- Eshqabad Location within Iran
- Coordinates: 35°27′18″N 51°30′09″E﻿ / ﻿35.45500°N 51.50250°E
- Country: Iran
- Province: Tehran
- County: Ray
- District: Qaleh Now
- Rural District: Chaleh Tarkhan

Population (2016)
- • Total: 1,191
- Time zone: UTC+3:30 (IRST)

= Eshqabad, Tehran =

Village in Tehran province, Iran

Eshqabad (عشق اباد) (Note: Also romanized as ‘Eshqābād; also known as Ba‘eshqābād and Ba‘ishqābād) is a village in Chaleh Tarkhan Rural District of Qaleh Now District in Ray County, Tehran province, Iran.

==Demographics==
===Population===
At the time of the 2006 National Census, the village's population was 917 in 216 households, when it was in Qaleh Now Rural District of Kahrizak District.
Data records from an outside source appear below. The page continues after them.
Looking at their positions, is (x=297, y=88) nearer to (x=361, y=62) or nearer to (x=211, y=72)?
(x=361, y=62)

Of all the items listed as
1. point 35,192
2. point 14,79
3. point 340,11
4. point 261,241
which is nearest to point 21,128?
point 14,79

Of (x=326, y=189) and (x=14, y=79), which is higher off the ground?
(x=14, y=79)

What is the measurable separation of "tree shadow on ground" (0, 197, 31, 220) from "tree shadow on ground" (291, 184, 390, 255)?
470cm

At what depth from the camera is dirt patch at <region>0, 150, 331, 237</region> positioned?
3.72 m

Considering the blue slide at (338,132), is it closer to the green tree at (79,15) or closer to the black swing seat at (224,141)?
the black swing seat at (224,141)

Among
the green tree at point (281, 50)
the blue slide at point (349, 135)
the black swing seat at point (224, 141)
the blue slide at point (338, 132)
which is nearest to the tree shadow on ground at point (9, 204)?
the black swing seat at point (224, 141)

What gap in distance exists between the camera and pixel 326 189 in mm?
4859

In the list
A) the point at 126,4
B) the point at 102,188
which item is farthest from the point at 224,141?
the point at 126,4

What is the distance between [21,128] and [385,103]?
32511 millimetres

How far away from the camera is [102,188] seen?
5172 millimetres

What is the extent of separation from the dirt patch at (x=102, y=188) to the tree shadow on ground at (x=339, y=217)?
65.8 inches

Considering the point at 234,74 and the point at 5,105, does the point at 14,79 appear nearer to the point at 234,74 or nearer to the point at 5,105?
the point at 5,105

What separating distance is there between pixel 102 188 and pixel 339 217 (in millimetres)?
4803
The following census in 2011 counted 1,230 people in 333 households. The 2016 census measured the population of the village as 1,191 people in 361 households, by which time the rural district had been separated from the district in the formation of Qaleh Now District. Eshqabad was transferred to Chaleh Tarkhan Rural District created in the new district.